Even Rosellini is not more free than his predecessors, or his contemporaries, from the great sin of wearisome repetition. Although he deserves high credit for furnishing materials for new views or startling inferences, he can scarcely be rated above the rank of a laborious pioneer in opening the trenches for a more disciplined assault on the difficulties which rampart the subject. His courage, perseverance, and industry, deserve commendation, while forcing open the exhaustless galleries of the mine which he is pursuing; but he does not himself seem to be aware of the hidden treasures which its bowels conceal from view; nay, not even when his pencil or his graver reproduce strange and splendid samples of the interminable veins which branch from it in all directions, does he seem aware of the rich and inestimable inferences which analysis would be enabled to extract from them.

Nor in bringing forward this charge of abortive repetition, either specially or generally, do we make it, as may be sometimes fairly alleged against criticism, as a coup d'effet, for the purpose of flippant depreciation, or upon uncertain grounds.

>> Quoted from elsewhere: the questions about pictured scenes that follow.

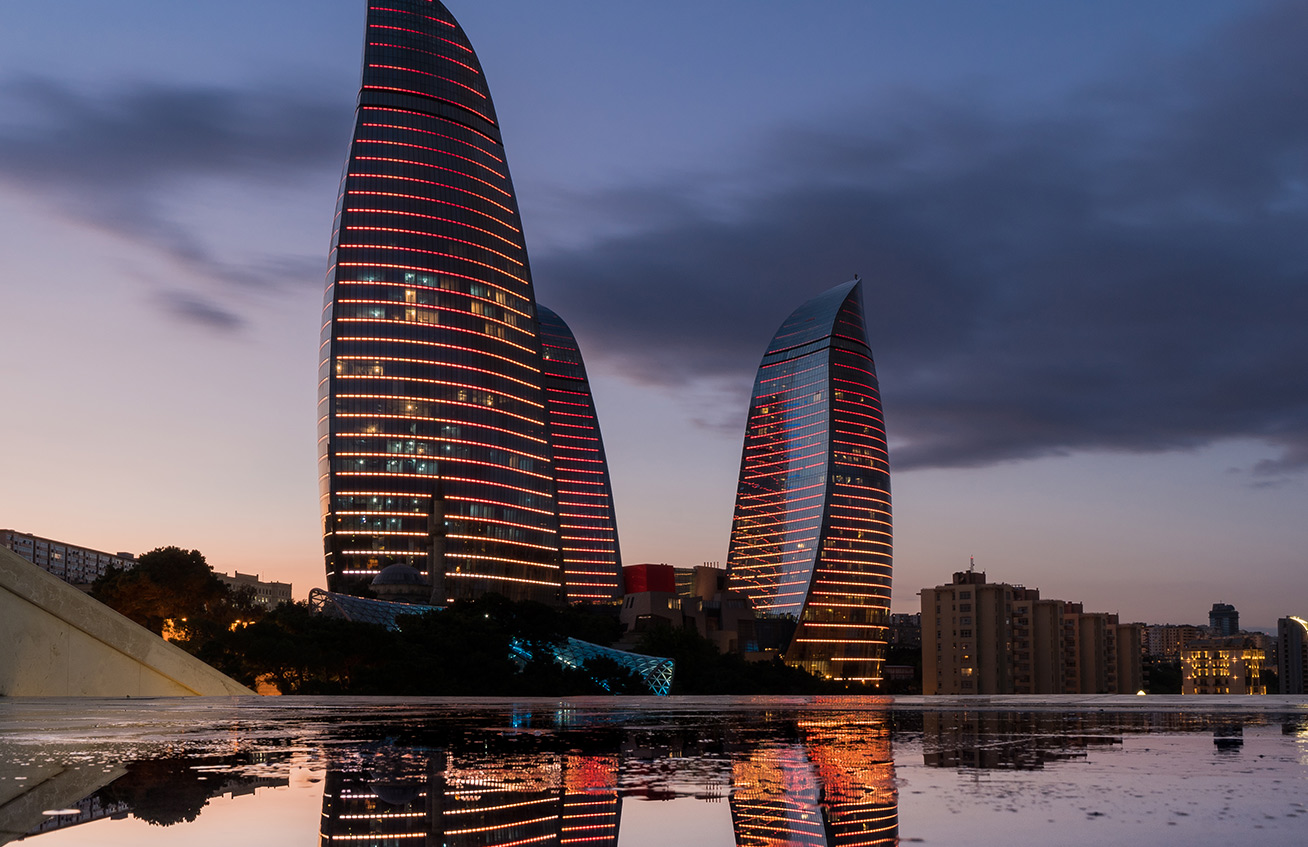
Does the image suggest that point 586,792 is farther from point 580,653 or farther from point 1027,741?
point 580,653

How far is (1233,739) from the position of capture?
21234 millimetres

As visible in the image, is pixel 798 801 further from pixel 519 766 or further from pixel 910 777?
pixel 519 766

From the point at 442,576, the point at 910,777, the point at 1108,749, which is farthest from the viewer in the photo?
the point at 442,576

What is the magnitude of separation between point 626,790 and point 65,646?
29711 millimetres

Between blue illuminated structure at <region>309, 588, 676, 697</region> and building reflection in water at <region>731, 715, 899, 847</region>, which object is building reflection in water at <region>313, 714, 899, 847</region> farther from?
blue illuminated structure at <region>309, 588, 676, 697</region>

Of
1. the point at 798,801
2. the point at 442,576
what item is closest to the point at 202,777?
the point at 798,801

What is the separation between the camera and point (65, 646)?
112 feet

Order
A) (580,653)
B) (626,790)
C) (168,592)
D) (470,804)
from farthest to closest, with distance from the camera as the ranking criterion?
(580,653) → (168,592) → (626,790) → (470,804)

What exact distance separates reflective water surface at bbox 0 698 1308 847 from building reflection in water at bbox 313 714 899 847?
1.5 inches

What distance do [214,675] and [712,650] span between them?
112094mm

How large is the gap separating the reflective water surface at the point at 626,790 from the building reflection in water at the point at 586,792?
0.13 ft

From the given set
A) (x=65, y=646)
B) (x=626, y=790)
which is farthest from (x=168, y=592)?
(x=626, y=790)

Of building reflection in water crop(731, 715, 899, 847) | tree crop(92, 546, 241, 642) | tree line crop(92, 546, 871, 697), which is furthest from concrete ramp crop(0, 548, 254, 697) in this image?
tree crop(92, 546, 241, 642)

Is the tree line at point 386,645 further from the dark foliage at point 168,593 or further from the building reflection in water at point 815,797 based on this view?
the building reflection in water at point 815,797
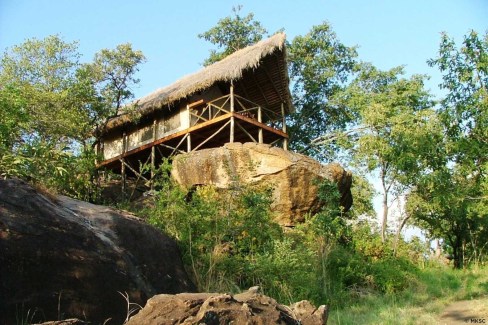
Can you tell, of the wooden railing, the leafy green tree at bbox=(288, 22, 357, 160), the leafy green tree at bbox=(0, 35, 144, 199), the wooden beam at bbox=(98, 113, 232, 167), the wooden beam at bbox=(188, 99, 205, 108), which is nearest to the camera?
the leafy green tree at bbox=(0, 35, 144, 199)

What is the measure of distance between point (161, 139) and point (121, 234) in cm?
994

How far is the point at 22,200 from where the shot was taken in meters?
4.49

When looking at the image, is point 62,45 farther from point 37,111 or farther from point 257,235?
point 257,235

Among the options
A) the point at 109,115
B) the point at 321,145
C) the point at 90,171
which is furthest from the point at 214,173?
the point at 321,145

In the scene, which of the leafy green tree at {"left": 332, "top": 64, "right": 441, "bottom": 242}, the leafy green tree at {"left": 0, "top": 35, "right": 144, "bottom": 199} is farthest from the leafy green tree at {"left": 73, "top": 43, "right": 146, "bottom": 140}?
the leafy green tree at {"left": 332, "top": 64, "right": 441, "bottom": 242}

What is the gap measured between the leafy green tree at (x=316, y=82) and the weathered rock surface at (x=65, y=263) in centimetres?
1542

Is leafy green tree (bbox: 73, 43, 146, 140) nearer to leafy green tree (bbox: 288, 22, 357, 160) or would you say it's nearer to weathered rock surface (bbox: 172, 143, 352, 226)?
weathered rock surface (bbox: 172, 143, 352, 226)

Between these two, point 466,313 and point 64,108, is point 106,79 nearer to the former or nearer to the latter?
point 64,108

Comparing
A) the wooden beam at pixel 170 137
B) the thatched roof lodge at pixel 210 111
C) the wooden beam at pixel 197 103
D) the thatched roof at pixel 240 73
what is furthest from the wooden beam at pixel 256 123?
the wooden beam at pixel 197 103

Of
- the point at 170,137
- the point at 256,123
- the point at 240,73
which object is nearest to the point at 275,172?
the point at 256,123

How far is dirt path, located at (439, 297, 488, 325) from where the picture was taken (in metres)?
5.47

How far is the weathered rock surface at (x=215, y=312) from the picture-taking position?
2.76 m

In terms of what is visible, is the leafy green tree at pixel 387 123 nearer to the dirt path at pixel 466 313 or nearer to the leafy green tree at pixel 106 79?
the dirt path at pixel 466 313

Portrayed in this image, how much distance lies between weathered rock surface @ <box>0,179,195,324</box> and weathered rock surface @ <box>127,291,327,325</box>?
4.78 ft
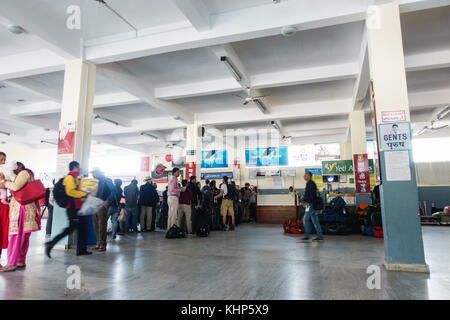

Every mummy, for example, that is unrolled, is announced as little short of a miracle, by novices in the field of Egyptian inquiry, which (far beyond their limited ken) is almost infinite in the magnitude and variety of its associations. These things are imagined, or are proclaimed to be, novelties, when in fact every mummy that is unrolled, with some unimportant exceptions, resembles its brother or sister mummy; for nothing was more fatiguingly monotonous than all that was comprehended by the religious formulas and superstitions of Egypt. Again, one Egyptian traveller finds himself at the foot of Memnon's statue; he climbs the colossus, finds a hole in the head or breast, and descends with the air of an oracle announcing a new theory-that the celebrated sound of Memnon's lyre was produced by a concealed juggle of the priest, the same new theory having been at least one hundred times repeated. Another visits the great pyramid, and he also returns to the mouth of it with the same oracular visage, announcing a new theory. "All my prede"cessors," he tells us with mysterious dignity, "are wrong."